[Stored data entries]
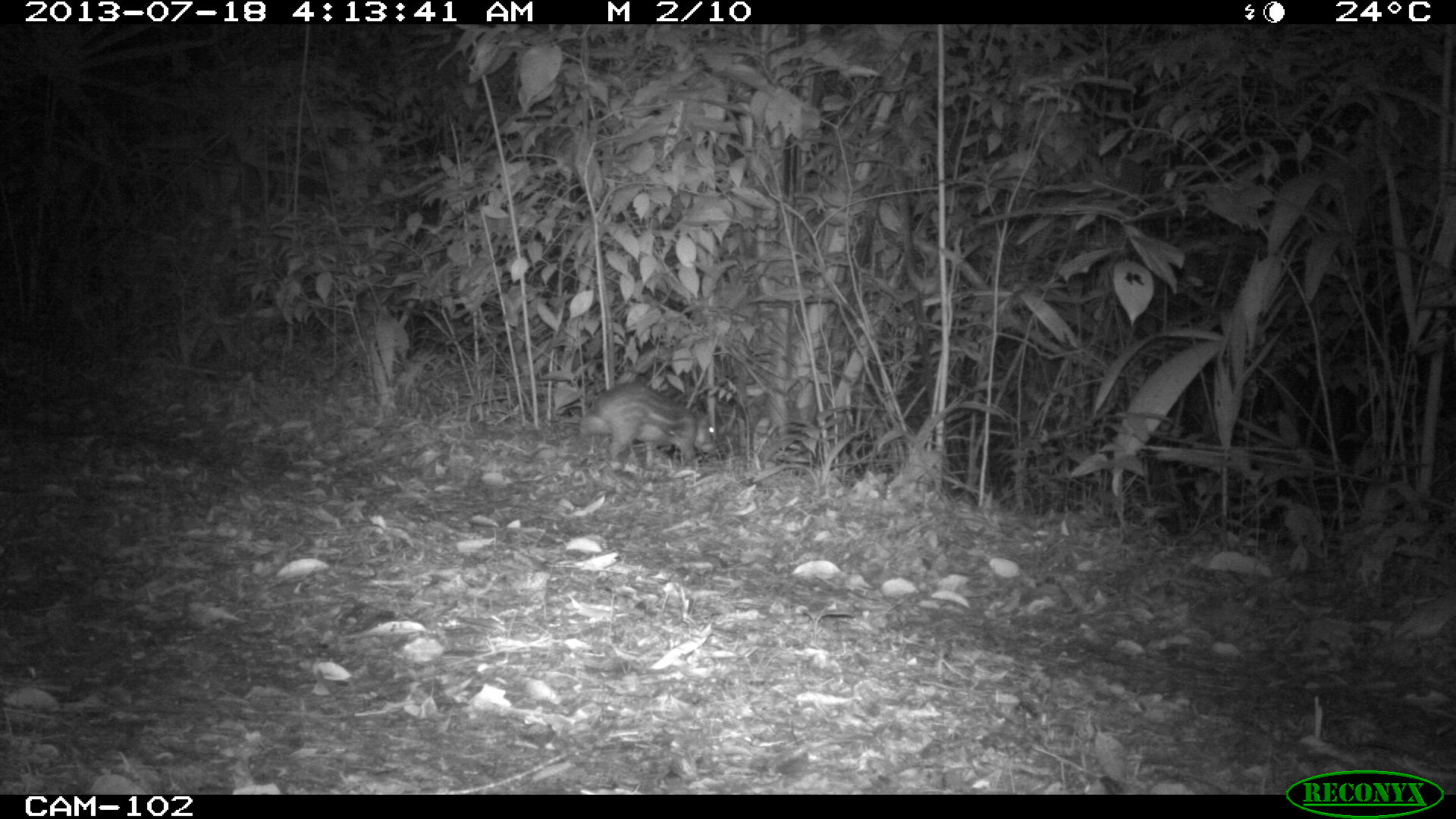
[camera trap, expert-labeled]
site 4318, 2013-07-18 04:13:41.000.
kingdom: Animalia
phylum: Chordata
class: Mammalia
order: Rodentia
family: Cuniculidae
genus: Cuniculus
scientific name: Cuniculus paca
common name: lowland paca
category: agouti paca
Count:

## PROMPT
Check every line above for the string "paca", and copy the ones that have it.

## PROBLEM SOLUTION
scientific name: Cuniculus paca
common name: lowland paca
category: agouti paca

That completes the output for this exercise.